-------- Listed entries

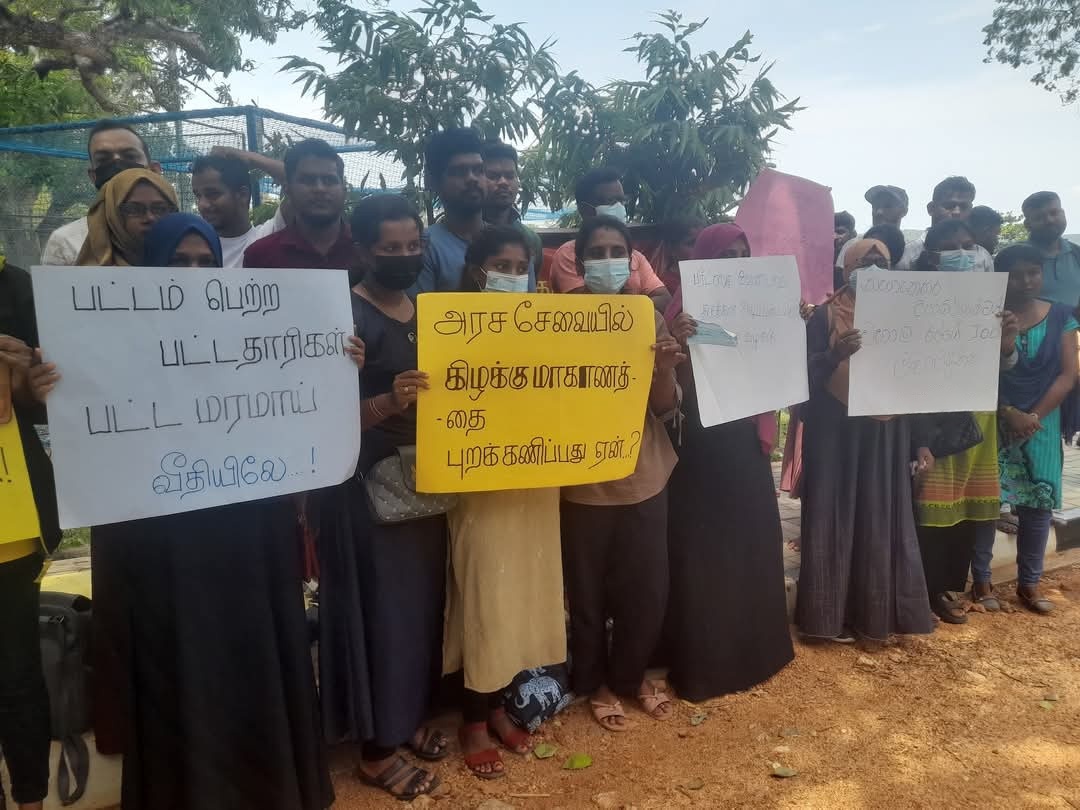 Undergraduate students protest 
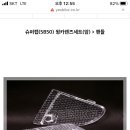 효성슈퍼 - 청주시 청원구 | 효성슈퍼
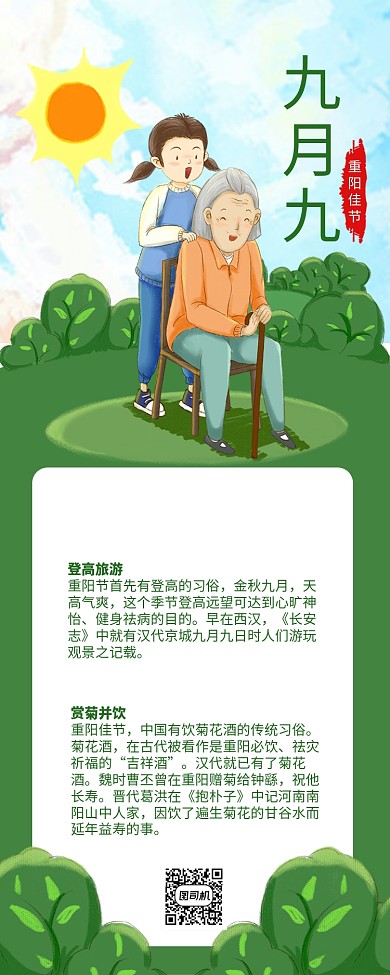 九月九重阳佳节绿色清新长图手机海报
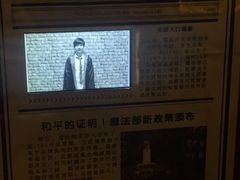 -逃脱反斗城沉浸剧情密室(北京路店)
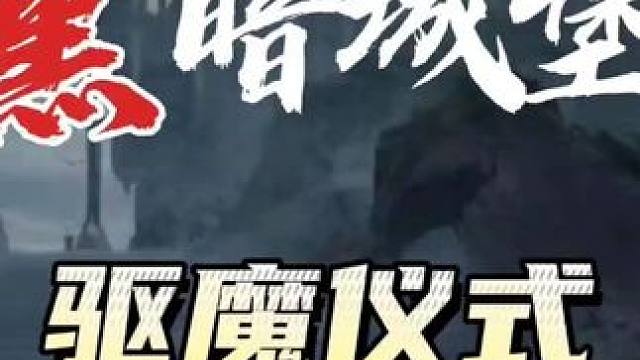 黑暗城堡47集驱魔仪式 #有声漫画 #短剧追到爽 #人狼大战 人间悲歌第三季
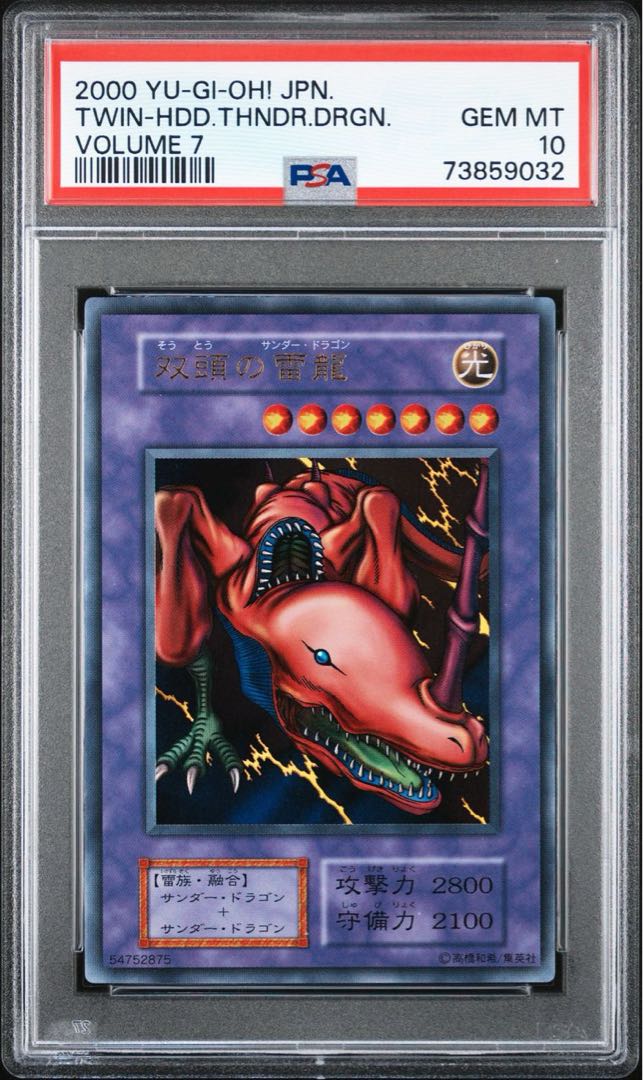 遊戯王 双頭の雷龍 初期 ウルトラレア PSA10 1枚の通販 さち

----------------

The lines to be extracted begin at the line containing "黑暗城堡47集驱魔仪式 #有声漫画 #短剧追到爽 #人狼大战 人间悲歌第三季" and continue through the final line of the material above, both ends included. Reproduce them exactly, without the pictures.

**Response to the task:**
 黑暗城堡47集驱魔仪式 #有声漫画 #短剧追到爽 #人狼大战 人间悲歌第三季
 遊戯王 双頭の雷龍 初期 ウルトラレア PSA10 1枚の通販 さち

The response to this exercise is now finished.